Selective sweep sites and SNP dense regions differentiate Mycobacterium bovis isolates across scales

Front Microbiol. 2022 Sep 7:13:787856. doi: 10.3389/fmicb.2022.787856. eCollection 2022.

Abstract

Mycobacterium bovis, a bacterial zoonotic pathogen responsible for the economically and agriculturally important livestock disease bovine tuberculosis (bTB), infects a broad mammalian host range worldwide. This characteristic has led to bidirectional transmission events between livestock and wildlife species as well as the formation of wildlife reservoirs, impacting the success of bTB control measures. Next Generation Sequencing (NGS) has transformed our ability to understand disease transmission events by tracking variant sites, however the genomic signatures related to host adaptation following spillover, alongside the role of other genomic factors in the M. bovis transmission process are understudied problems.

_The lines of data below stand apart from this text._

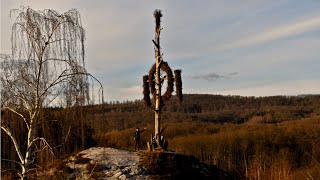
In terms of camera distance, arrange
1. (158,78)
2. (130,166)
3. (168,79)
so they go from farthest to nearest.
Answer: (158,78)
(168,79)
(130,166)

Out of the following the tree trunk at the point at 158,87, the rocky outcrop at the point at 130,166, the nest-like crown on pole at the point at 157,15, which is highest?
the nest-like crown on pole at the point at 157,15

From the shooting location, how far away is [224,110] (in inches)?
4870

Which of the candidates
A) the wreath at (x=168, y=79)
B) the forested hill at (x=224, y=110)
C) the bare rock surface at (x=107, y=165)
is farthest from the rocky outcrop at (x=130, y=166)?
the forested hill at (x=224, y=110)

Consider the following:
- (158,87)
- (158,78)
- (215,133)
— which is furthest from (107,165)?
(215,133)

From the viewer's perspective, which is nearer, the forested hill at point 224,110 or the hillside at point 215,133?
the hillside at point 215,133

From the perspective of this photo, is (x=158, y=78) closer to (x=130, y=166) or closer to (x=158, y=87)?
(x=158, y=87)

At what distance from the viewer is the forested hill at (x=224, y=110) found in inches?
3718

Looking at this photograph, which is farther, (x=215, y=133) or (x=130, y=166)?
(x=215, y=133)

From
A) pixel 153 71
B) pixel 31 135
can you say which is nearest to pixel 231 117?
pixel 153 71

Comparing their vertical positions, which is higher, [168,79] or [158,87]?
[168,79]

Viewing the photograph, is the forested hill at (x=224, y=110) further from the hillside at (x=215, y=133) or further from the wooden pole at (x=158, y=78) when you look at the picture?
the wooden pole at (x=158, y=78)

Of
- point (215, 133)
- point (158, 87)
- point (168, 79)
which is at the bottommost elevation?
point (215, 133)

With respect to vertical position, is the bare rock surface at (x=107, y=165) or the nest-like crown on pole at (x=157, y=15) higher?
the nest-like crown on pole at (x=157, y=15)

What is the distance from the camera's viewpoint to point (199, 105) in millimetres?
125875
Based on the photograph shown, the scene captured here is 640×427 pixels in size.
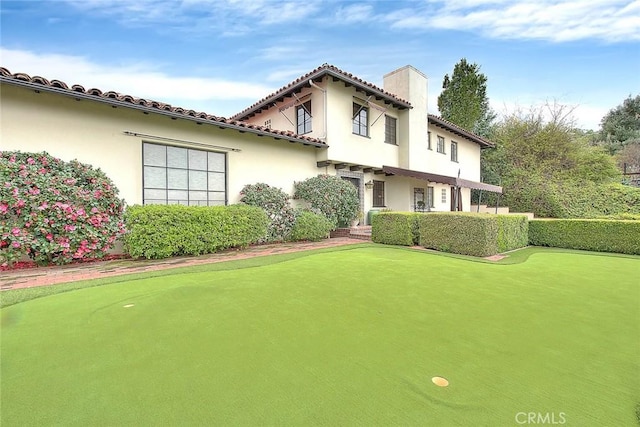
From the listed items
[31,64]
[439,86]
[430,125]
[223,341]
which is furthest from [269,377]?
[439,86]

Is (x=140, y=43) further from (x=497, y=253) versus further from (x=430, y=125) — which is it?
(x=430, y=125)

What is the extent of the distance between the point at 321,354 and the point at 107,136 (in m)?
8.79

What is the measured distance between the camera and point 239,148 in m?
10.9

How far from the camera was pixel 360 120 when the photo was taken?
47.1ft

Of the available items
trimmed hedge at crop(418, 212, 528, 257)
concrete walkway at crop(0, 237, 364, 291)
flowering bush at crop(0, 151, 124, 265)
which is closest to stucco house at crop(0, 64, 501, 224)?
flowering bush at crop(0, 151, 124, 265)

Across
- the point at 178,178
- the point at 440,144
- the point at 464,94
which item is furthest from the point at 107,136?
the point at 464,94

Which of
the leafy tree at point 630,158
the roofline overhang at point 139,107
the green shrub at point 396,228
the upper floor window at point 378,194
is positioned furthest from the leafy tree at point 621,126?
the roofline overhang at point 139,107

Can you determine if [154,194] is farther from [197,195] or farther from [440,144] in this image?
[440,144]

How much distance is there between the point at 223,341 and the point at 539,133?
29.2 m

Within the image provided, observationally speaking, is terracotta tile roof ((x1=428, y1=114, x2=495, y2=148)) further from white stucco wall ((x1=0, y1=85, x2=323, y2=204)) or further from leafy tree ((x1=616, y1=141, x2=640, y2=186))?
leafy tree ((x1=616, y1=141, x2=640, y2=186))

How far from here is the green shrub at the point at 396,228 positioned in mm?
10180

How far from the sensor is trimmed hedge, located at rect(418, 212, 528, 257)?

We analyzed publicly available M. bovis datasets collected from 700 hosts across three countries with bTB endemic regions (United Kingdom, United States, and New Zealand) to investigate if genomic regions with high SNP density and/or selective sweep sites play a role in Mycobacterium bovis adaptation to new environments (e.g., at the host-species, geographical, and/or sub-population levels). A simulated M. bovis alignment was created to generate null distributions for defining genomic regions with high SNP counts and regions with selective sweeps evidence. Random Forest (RF) models were used to investigate evolutionary metrics within the genomic regions of interest to determine which genomic processes were the best for classifying M. bovis across ecological scales. We identified in the M. bovis genomes 14 and 132 high SNP density and selective sweep regions, respectively. Selective sweep regions were ranked as the most important in classifying M. bovis across the different scales in all RF models. SNP dense regions were found to have high importance in the badger and cattle specific RF models in classifying badger derived isolates from livestock derived ones. Additionally, the genes detected within these genomic regions harbor various pathogenic functions such as virulence and immunogenicity, membrane structure, host survival, and mycobactin production. The results of this study demonstrate how comparative genomics alongside machine learning approaches are useful to investigate further the nature of M. bovis host-pathogen interactions.

Keywords: Mycobacterium bovis; SNP dense regions; comparative genomics; ecological scales; geographic location; host range; population clusters; selective sweeps.